** start of ARTICLE **

Sustainable Water Resources Roundtable --Terms
Official designation and authority.
The Sustainable Water Resources Roundtable (SWRR)
is a subgroup of the Advisory Committee on Water Information
(ACWI) Hence, the Roundtable is part of the Water
Information Coordination Program mandated by OMB Memorandum
No. M-92-01, dated December 10, 1991. The Roundtable
reports to the ACWI and operates under the Federal Advisory
Committee Act (FACA), as outlined in this Terms of
Purpose, background, scope, and functions.
The purpose of the Roundtable is to provide an open forum
for exchanging ideas and information to foster collaboration
on ways to manage water resources in such a way that the
resource and its uses may be sustained over the long term.
The Roundtable has adopted the Brundtland Commission (1987)

** end of ARTICLE **
** start of SOURCE RECORDS **

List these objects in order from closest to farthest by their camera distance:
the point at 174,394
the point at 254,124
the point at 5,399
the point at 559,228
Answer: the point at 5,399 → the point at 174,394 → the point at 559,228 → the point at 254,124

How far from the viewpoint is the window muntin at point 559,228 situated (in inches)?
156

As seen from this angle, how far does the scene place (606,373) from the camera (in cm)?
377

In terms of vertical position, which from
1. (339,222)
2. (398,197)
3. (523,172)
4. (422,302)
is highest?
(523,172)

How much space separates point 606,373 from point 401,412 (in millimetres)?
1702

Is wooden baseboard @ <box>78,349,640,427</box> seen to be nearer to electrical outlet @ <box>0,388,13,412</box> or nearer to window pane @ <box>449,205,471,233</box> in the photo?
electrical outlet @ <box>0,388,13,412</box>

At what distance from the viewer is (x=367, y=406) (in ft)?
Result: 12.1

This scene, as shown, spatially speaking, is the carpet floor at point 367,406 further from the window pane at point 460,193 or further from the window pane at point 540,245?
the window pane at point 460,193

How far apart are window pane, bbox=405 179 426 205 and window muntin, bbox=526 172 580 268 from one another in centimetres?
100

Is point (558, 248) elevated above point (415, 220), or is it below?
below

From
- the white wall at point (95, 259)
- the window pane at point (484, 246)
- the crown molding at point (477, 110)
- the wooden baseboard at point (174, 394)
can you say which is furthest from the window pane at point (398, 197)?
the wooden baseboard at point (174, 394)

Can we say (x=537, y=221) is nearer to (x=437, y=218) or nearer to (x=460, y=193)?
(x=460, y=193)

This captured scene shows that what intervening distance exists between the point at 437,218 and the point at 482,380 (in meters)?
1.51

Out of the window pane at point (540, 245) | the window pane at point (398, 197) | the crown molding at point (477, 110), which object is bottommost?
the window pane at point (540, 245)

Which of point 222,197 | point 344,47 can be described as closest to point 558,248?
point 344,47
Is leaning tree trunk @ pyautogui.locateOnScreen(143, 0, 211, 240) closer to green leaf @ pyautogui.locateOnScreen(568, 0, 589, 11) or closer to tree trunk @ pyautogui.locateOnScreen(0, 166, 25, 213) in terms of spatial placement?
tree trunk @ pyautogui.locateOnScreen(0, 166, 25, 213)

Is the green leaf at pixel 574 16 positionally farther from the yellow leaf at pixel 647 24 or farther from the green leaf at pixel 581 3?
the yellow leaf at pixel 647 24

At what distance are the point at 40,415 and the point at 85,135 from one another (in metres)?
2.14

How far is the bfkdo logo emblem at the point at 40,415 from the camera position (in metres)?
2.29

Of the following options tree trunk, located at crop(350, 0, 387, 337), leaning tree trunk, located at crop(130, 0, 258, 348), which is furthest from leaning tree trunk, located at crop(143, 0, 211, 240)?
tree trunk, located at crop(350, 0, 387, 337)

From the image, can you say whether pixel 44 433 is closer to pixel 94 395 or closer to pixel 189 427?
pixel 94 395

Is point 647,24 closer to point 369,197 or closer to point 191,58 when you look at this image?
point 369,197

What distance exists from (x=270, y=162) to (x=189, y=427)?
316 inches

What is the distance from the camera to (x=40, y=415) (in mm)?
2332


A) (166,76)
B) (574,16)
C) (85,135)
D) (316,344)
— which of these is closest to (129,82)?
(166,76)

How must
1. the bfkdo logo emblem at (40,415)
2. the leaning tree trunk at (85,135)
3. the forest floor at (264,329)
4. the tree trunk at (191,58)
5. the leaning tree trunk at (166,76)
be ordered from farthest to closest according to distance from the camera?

** end of SOURCE RECORDS **

**GIVEN PROBLEM A:** According to the terms document, under which act does the Roundtable operate?
**GIVEN PROBLEM B:** Rewrite the rows from the line containing "Of the following" down through the end of the rows, changing "leaning tree trunk" to "slanted tree trunk" and keeping everything else the same. Return only those lines.
The text and the rows have nothing to do with each other.

**RESULT A:** It operates under the Federal Advisory Committee Act (FACA).

**RESULT B:**
Of the following options tree trunk, located at crop(350, 0, 387, 337), slanted tree trunk, located at crop(130, 0, 258, 348), which is furthest from slanted tree trunk, located at crop(143, 0, 211, 240)?
tree trunk, located at crop(350, 0, 387, 337)

From the image, can you say whether pixel 44 433 is closer to pixel 94 395 or closer to pixel 189 427?
pixel 94 395

Is point 647,24 closer to point 369,197 or closer to point 191,58 when you look at this image?
point 369,197

What distance exists from (x=270, y=162) to (x=189, y=427)?
316 inches

What is the distance from the camera to (x=40, y=415) (in mm)?
2332


A) (166,76)
B) (574,16)
C) (85,135)
D) (316,344)
— which of these is closest to (129,82)?
(166,76)

How must
1. the bfkdo logo emblem at (40,415)
2. the slanted tree trunk at (85,135)
3. the forest floor at (264,329)
4. the tree trunk at (191,58)
5. the slanted tree trunk at (166,76)
be ordered from farthest to closest according to distance from the camera?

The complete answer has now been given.